Home https://server7.kproxy.com/servlet/redirect.srv/sruj/smyrwpoii/p2/ Business https://server7.kproxy.com/servlet/redirect.srv/sruj/smyrwpoii/p2/ Coronavirus cases are on the rise in the Washington region

Coronavirus cases are on the rise in the Washington region



The rise was led by Maryland, which registered 2,885 new cases Saturday, a 23 percent jump from the day before. DC had 153 new cases, an increase of 18 percent, while Virginia’s daily case number dropped by about 8 percent to 2,348.

With coronavirus in mind, AAA researched people about their Thanksgiving travel plans and found that:

• In DC, 83 percent of the population said they would not travel for the holidays, with 65 percent of them saying it was due to the pandemic.

• In Virginia, 84 percent of the population said they would stay home, while 41

percent refer to the pandemic.

• In Maryland, 89 percent of residents said they did not travel Thursday, and 50 percent said it was because of the virus.

“Contrary to two competing emotions at once – nostalgia and family love, which is natural and instinctive – fewer Washington residents choose to travel home to traditional Thanksgiving Day family reunions during the burgeoning coronavirus pandemic this year,” AAA said in a statement.

Residents in the DC area largely follow the advice of the Centers for Disease Control and Prevention, which has recommended against Thanksgiving travel. More than 85 percent of respondents in all three jurisdictions said they perceive travel during the pandemic as a risk.
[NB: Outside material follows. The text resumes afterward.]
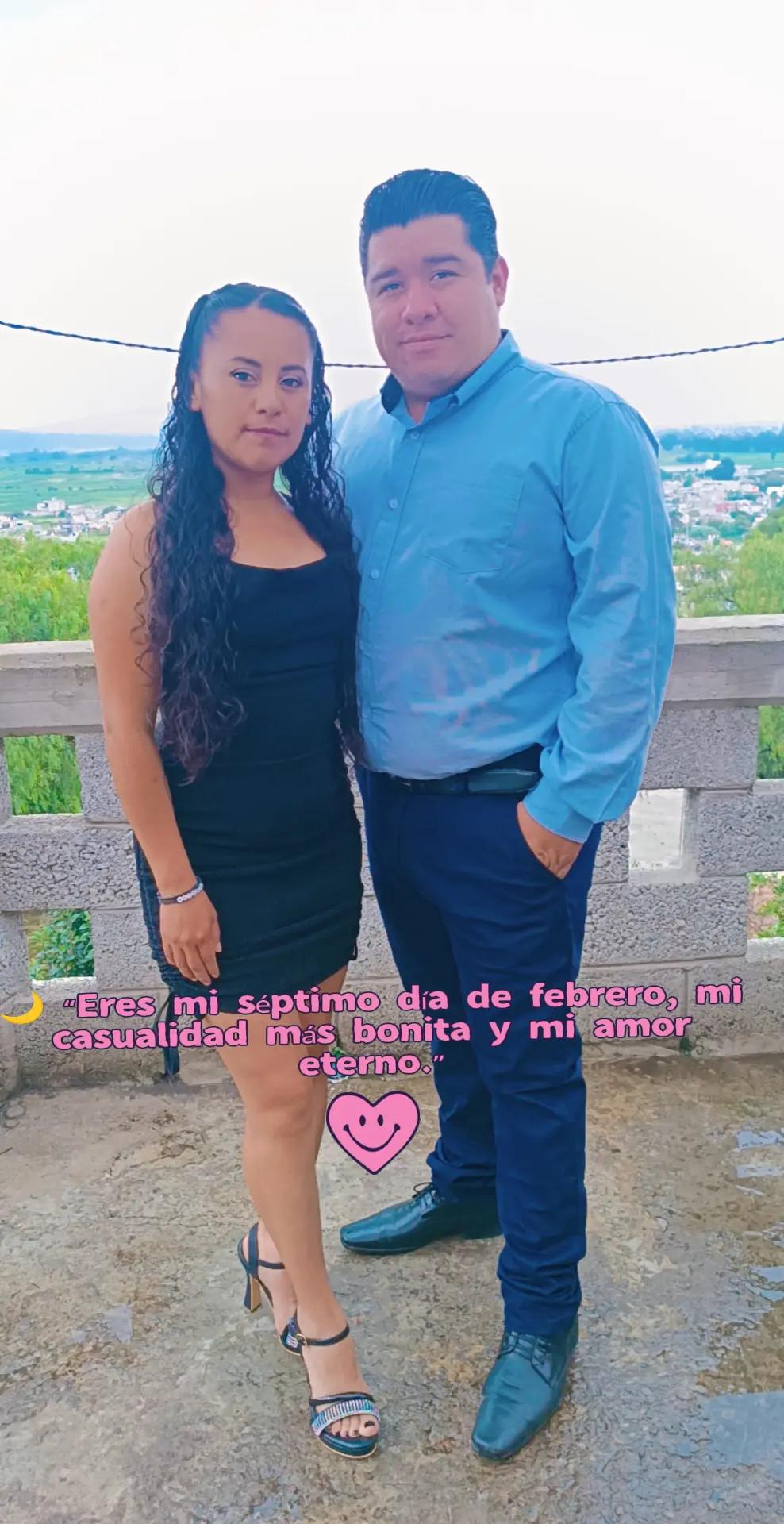 @Lizbeth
Of those still planning to travel, more than 60 percent plan to drive, according to the survey conducted 12-13. November.
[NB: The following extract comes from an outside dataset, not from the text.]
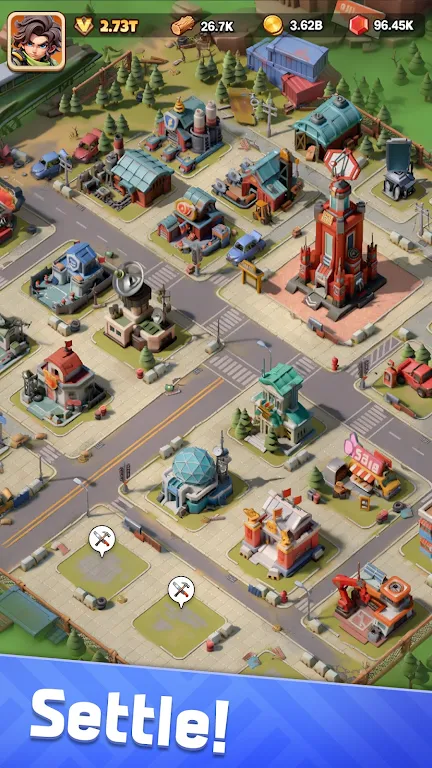 �����Ӷ��ͼ0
“Given the recent rise in covid-19 and the strong call from public health officials for everyone to stay home for the holidays, the Thanksgiving landscape continues to change,” said John B. Townsend II, spokesman for AAA Mid-Atlantic.
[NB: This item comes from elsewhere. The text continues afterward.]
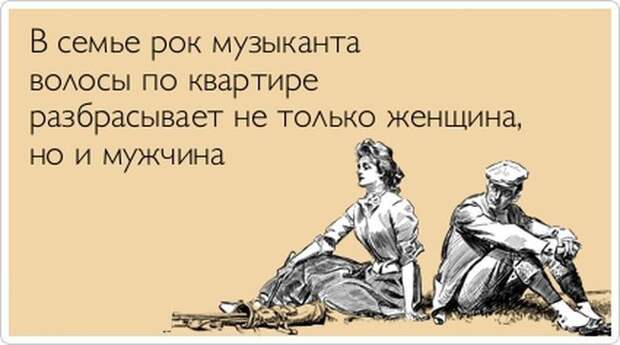 Прикольные открытки позитив, юмор, открытки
“I hope people across the country are staying locally,” said Clifford Mitchell, director of the Environmental Health Bureau of the Maryland Department of Health. “It simply came to our notice then. That’s the best we can all do. ”

In addition, states and counties have adopted several restrictions that went into effect this weekend.

Prince George’s County imposed a curfew over the weekend at National Harbor, which began Friday at 7 p.m. 17 for unaccompanied minors. It came after county director Angela D. Alsobrooks (D) said large groups of young people gathered in the area, including in hotels where parents have rented rooms to their children to host parties.

The curfew applies from kl. 17 Fridays, Saturdays and Sundays until 6 next morning for persons under 17 who are without an adult. Minors accompanied by adults are exempt from the curfew.

And across the state, an order from government Larry Hogan (R), which went into effect Friday, is squeezing down the time restaurants and bars can operate and how many people are allowed in shops and religious facilities.

The order requires bars and restaurants in Maryland to close at 6 p.m. 22 for indoor service and reduces capacity in shops, religious facilities, gyms, personal service facilities and bowling alleys to 50 percent.

Virginia Gov. Ralph Northam (D) also introduced several restrictions on eating, gatherings and masking that came into force recently in a move to get a better grip on the virus.